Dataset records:
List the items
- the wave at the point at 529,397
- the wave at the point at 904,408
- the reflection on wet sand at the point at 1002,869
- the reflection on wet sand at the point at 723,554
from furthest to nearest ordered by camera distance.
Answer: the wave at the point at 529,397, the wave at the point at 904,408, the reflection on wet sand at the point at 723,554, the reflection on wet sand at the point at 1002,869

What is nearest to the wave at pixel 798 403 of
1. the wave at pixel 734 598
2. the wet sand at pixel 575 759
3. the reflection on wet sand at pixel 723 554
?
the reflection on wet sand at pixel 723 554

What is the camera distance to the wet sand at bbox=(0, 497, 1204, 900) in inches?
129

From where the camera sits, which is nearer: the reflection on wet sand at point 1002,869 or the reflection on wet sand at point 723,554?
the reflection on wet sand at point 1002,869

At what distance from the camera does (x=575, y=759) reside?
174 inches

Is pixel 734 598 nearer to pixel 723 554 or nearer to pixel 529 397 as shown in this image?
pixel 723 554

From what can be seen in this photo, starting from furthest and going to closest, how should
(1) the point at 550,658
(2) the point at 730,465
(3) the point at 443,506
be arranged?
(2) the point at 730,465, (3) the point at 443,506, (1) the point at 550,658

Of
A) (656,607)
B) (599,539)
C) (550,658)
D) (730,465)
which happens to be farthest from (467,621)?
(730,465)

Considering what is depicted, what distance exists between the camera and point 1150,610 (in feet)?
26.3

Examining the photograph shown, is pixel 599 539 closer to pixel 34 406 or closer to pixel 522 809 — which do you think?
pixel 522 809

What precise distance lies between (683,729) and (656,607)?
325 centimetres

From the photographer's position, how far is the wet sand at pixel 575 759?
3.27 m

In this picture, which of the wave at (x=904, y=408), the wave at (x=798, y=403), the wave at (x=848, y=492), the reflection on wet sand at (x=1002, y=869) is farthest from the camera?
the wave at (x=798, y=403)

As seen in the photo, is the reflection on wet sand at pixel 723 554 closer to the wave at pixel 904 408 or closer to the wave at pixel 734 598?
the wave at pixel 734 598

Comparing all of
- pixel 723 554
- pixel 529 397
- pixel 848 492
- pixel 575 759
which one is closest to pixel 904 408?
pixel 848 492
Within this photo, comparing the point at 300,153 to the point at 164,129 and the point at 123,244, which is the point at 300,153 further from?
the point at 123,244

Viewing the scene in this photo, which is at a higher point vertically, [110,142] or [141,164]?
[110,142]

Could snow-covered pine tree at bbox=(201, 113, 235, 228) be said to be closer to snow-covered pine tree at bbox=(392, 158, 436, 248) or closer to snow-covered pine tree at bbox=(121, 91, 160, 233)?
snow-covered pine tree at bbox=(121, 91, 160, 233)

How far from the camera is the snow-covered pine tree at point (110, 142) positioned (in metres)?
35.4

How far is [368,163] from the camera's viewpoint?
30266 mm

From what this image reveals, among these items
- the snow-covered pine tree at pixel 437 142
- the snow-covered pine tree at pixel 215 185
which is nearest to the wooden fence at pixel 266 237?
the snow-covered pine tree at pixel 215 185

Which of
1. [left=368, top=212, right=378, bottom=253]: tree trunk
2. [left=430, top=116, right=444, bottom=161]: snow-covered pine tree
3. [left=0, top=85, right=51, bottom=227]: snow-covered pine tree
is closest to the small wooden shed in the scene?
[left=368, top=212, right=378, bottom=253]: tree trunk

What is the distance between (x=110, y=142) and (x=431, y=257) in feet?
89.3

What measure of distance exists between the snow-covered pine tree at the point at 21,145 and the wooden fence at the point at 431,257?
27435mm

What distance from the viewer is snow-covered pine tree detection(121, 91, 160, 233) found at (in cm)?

● **Direction**:
Repeat precisely the lines of the data starting at the one containing "How far from", last line included.

● **Final result**:
How far from the camera is the snow-covered pine tree at point (110, 142) positioned (in metres)?
35.4

How far is [368,163] from the camera's viewpoint?
30266 mm

From what this image reveals, among these items
- the snow-covered pine tree at pixel 437 142
- the snow-covered pine tree at pixel 215 185
which is nearest to the wooden fence at pixel 266 237?
the snow-covered pine tree at pixel 215 185

Which of
1. [left=368, top=212, right=378, bottom=253]: tree trunk
2. [left=430, top=116, right=444, bottom=161]: snow-covered pine tree
3. [left=0, top=85, right=51, bottom=227]: snow-covered pine tree
is closest to the small wooden shed in the scene?
[left=368, top=212, right=378, bottom=253]: tree trunk

What is the distance between (x=110, y=142) and (x=431, y=257) in feet?
89.3

What measure of distance exists between the snow-covered pine tree at the point at 21,145 and the wooden fence at the point at 431,257?
27435mm

What distance from the viewer is snow-covered pine tree detection(121, 91, 160, 233) found at (in cm)?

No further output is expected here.